Why have they started a Python implementation? Perhaps somebody on the team is more comfortable working with Python (when deadlines loom, it is always best to go with what you know).

Having both an R and Python version is good, in that coding mistakes are likely to show up as inconsistencies in the results produced. It’s always good to have the output of two independently written programs to compare (apart from the fact it may cost twice as much).

The README mentions performance issues. I imagine that most of the execution time is spent in the Stan code, so R vs. Python is not a performance issue.

Any reader with expertise tuning Stan models for performance might like to check out the code. I’m sure the Imperial folk would be happy to hear about worthwhile speed-ups.

Coronavirus: a silver lining for evidence-based software engineering?

People rarely measure things in software engineering, and when they do they rarely hang onto the measurements; this might also be true in many other work disciplines.

When I worked on optimizing compilers, I used to spend time comparing code size and performance. It surprised me that many others in the field did not, they seemed to think that if they implemented an optimization, things would get better and that was it. Customers would buy optimizers without knowing how long their programs took to do a task, they seemed to want things to go faster, and they had some money to spend buying stuff to make them feel that things had gotten faster. I quickly learned to stop asking too many questions, like “how fast does your code currently run”, or “how fast would you like it to run”. Sell them something to make them feel better, don’t spoil things by pointing out that their code might already be fast enough.

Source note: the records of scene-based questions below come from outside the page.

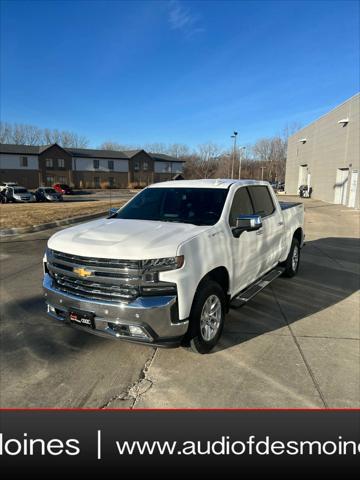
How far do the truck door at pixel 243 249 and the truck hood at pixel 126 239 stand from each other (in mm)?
619

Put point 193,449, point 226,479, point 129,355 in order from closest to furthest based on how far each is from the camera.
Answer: point 226,479
point 193,449
point 129,355

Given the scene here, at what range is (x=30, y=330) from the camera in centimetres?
424

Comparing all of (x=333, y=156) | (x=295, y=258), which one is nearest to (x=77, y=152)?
(x=333, y=156)

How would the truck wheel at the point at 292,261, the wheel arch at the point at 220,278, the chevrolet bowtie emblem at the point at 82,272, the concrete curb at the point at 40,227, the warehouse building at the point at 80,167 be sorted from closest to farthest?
the chevrolet bowtie emblem at the point at 82,272, the wheel arch at the point at 220,278, the truck wheel at the point at 292,261, the concrete curb at the point at 40,227, the warehouse building at the point at 80,167

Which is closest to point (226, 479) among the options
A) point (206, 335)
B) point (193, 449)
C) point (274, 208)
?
point (193, 449)

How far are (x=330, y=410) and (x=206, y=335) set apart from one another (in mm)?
1283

In one very embarrassing incident, the potential customer was interested in measuring performance, and my optimizer make their important program go slower! As best I could tell, the size of the existing code just fitted in memory, and optimizing for performance made it larger; the system started thrashing and went a lot slower.

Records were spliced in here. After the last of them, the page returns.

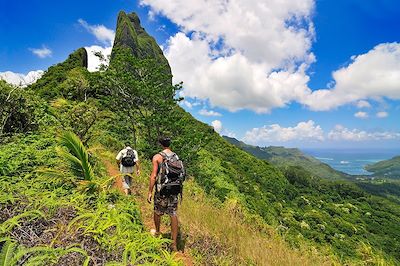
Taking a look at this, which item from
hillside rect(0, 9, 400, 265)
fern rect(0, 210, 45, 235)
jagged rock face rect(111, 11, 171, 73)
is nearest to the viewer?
fern rect(0, 210, 45, 235)

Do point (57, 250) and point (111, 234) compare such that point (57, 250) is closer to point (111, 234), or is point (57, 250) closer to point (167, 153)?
point (111, 234)

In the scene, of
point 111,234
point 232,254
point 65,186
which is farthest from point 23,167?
point 232,254

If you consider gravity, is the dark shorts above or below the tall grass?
above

What question did potential customers ask? They usually asked whether particular optimizations were implemented (because they had read about them someplace). Now some of these optimizations were likely to make very little difference to performance, but they were easy to understand and short enough to write articles about. And, yes. I always made sure to implement these ‘minor’ optimizations purely to keep customers happy (and increase the chances of making a sale).

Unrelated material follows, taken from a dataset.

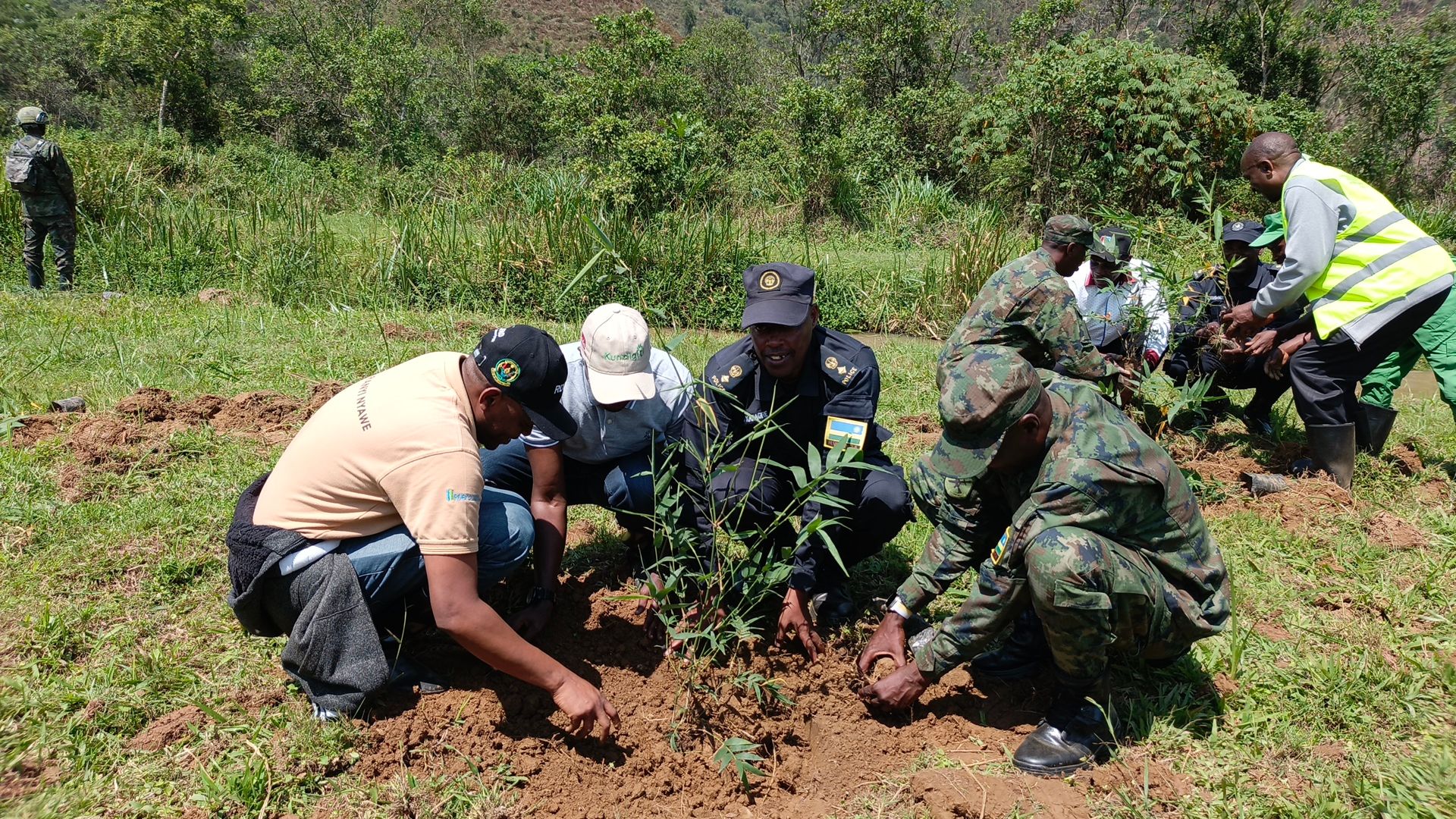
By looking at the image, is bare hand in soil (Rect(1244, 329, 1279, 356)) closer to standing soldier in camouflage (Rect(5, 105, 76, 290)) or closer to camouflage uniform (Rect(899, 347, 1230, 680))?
camouflage uniform (Rect(899, 347, 1230, 680))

Now I work on evidence-based software engineering, and developers rarely measure things, and when they do they rarely hang onto the measurements. So many people have said I could have their data, if they had it!

Will the Coronavirus change things? With everybody working from home, management won’t be able to walk up to developers and ask what they have been doing. Perhaps stuff will start getting recorded more often, and some of it might be kept.

A year from now it might be a lot easier to find information about what developers do. I will let you know next year.